What you should do: All of the entries need to be set down exactly as they read.

╭─ Records

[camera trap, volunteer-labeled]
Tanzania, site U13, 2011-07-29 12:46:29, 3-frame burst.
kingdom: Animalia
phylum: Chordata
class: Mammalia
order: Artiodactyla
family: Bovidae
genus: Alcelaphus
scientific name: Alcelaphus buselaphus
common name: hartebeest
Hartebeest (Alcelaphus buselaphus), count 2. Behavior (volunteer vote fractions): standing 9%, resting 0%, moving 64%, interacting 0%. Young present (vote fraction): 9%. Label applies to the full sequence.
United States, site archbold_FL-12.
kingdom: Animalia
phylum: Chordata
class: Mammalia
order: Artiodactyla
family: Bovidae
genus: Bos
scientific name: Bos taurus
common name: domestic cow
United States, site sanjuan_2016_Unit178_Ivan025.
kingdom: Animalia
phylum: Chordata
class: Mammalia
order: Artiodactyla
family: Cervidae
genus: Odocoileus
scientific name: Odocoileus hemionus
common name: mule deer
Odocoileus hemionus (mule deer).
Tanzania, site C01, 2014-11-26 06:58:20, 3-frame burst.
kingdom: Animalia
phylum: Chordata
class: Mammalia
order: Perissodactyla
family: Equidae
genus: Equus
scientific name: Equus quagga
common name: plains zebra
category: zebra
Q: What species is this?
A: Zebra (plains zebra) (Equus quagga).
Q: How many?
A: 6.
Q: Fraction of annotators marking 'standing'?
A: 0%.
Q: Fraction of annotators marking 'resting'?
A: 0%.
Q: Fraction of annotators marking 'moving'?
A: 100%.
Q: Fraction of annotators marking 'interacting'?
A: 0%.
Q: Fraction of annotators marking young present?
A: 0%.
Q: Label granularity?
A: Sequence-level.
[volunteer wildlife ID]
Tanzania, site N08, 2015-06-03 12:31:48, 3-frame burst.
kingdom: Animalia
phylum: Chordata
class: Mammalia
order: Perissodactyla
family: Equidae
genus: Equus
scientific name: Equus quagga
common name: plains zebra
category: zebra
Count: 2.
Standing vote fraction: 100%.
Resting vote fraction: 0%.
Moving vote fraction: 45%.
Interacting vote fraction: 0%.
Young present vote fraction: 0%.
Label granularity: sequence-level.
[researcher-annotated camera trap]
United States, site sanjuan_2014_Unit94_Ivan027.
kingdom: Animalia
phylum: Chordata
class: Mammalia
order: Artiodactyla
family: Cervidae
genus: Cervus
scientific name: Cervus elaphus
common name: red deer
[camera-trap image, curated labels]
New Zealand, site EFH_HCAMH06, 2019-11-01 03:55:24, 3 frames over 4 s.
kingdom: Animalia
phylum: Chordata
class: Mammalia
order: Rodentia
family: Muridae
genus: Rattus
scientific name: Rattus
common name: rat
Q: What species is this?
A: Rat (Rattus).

╰─

Answer to this problem:
[camera trap, volunteer-labeled]
Tanzania, site U13, 2011-07-29 12:46:29, 3-frame burst.
kingdom: Animalia
phylum: Chordata
class: Mammalia
order: Artiodactyla
family: Bovidae
genus: Alcelaphus
scientific name: Alcelaphus buselaphus
common name: hartebeest
Hartebeest (Alcelaphus buselaphus), count 2. Behavior (volunteer vote fractions): standing 9%, resting 0%, moving 64%, interacting 0%. Young present (vote fraction): 9%. Label applies to the full sequence.
United States, site archbold_FL-12.
kingdom: Animalia
phylum: Chordata
class: Mammalia
order: Artiodactyla
family: Bovidae
genus: Bos
scientific name: Bos taurus
common name: domestic cow
United States, site sanjuan_2016_Unit178_Ivan025.
kingdom: Animalia
phylum: Chordata
class: Mammalia
order: Artiodactyla
family: Cervidae
genus: Odocoileus
scientific name: Odocoileus hemionus
common name: mule deer
Odocoileus hemionus (mule deer).
Tanzania, site C01, 2014-11-26 06:58:20, 3-frame burst.
kingdom: Animalia
phylum: Chordata
class: Mammalia
order: Perissodactyla
family: Equidae
genus: Equus
scientific name: Equus quagga
common name: plains zebra
category: zebra
Q: What species is this?
A: Zebra (plains zebra) (Equus quagga).
Q: How many?
A: 6.
Q: Fraction of annotators marking 'standing'?
A: 0%.
Q: Fraction of annotators marking 'resting'?
A: 0%.
Q: Fraction of annotators marking 'moving'?
A: 100%.
Q: Fraction of annotators marking 'interacting'?
A: 0%.
Q: Fraction of annotators marking young present?
A: 0%.
Q: Label granularity?
A: Sequence-level.
[volunteer wildlife ID]
Tanzania, site N08, 2015-06-03 12:31:48, 3-frame burst.
kingdom: Animalia
phylum: Chordata
class: Mammalia
order: Perissodactyla
family: Equidae
genus: Equus
scientific name: Equus quagga
common name: plains zebra
category: zebra
Count: 2.
Standing vote fraction: 100%.
Resting vote fraction: 0%.
Moving vote fraction: 45%.
Interacting vote fraction: 0%.
Young present vote fraction: 0%.
Label granularity: sequence-level.
[researcher-annotated camera trap]
United States, site sanjuan_2014_Unit94_Ivan027.
kingdom: Animalia
phylum: Chordata
class: Mammalia
order: Artiodactyla
family: Cervidae
genus: Cervus
scientific name: Cervus elaphus
common name: red deer
[camera-trap image, curated labels]
New Zealand, site EFH_HCAMH06, 2019-11-01 03:55:24, 3 frames over 4 s.
kingdom: Animalia
phylum: Chordata
class: Mammalia
order: Rodentia
family: Muridae
genus: Rattus
scientific name: Rattus
common name: rat
Q: What species is this?
A: Rat (Rattus).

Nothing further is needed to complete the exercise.